• [TASK STATEMENT] Because the entries hold pictures, reproduce only their words, exactly as written.

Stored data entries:
****************************************

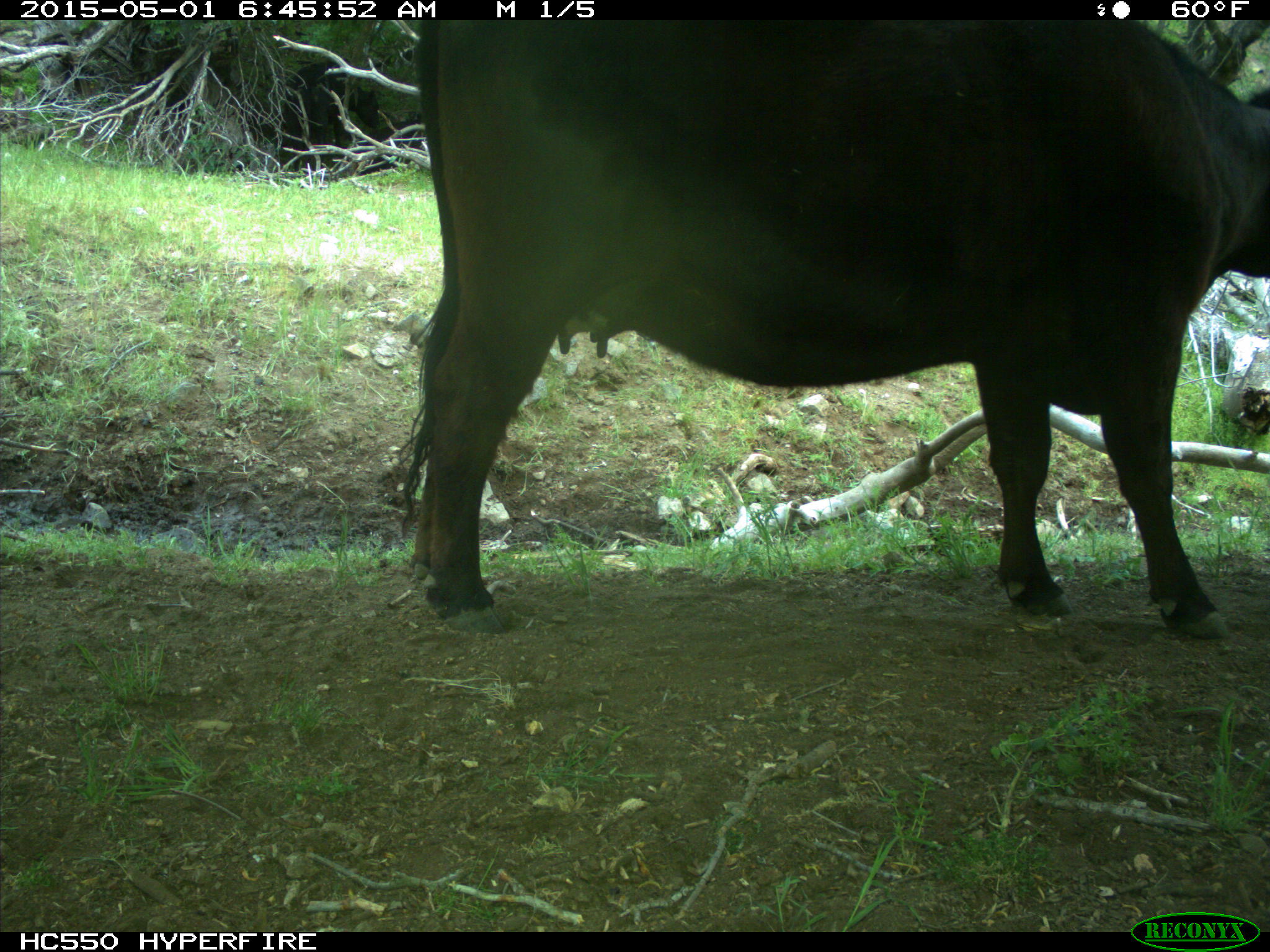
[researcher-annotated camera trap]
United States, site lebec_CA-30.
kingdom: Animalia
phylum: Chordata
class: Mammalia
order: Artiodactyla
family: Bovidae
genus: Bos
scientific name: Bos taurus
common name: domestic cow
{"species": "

****************************************

• [ANSWER BOX]
[researcher-annotated camera trap]
United States, site lebec_CA-30.
kingdom: Animalia
phylum: Chordata
class: Mammalia
order: Artiodactyla
family: Bovidae
genus: Bos
scientific name: Bos taurus
common name: domestic cow
{"species": "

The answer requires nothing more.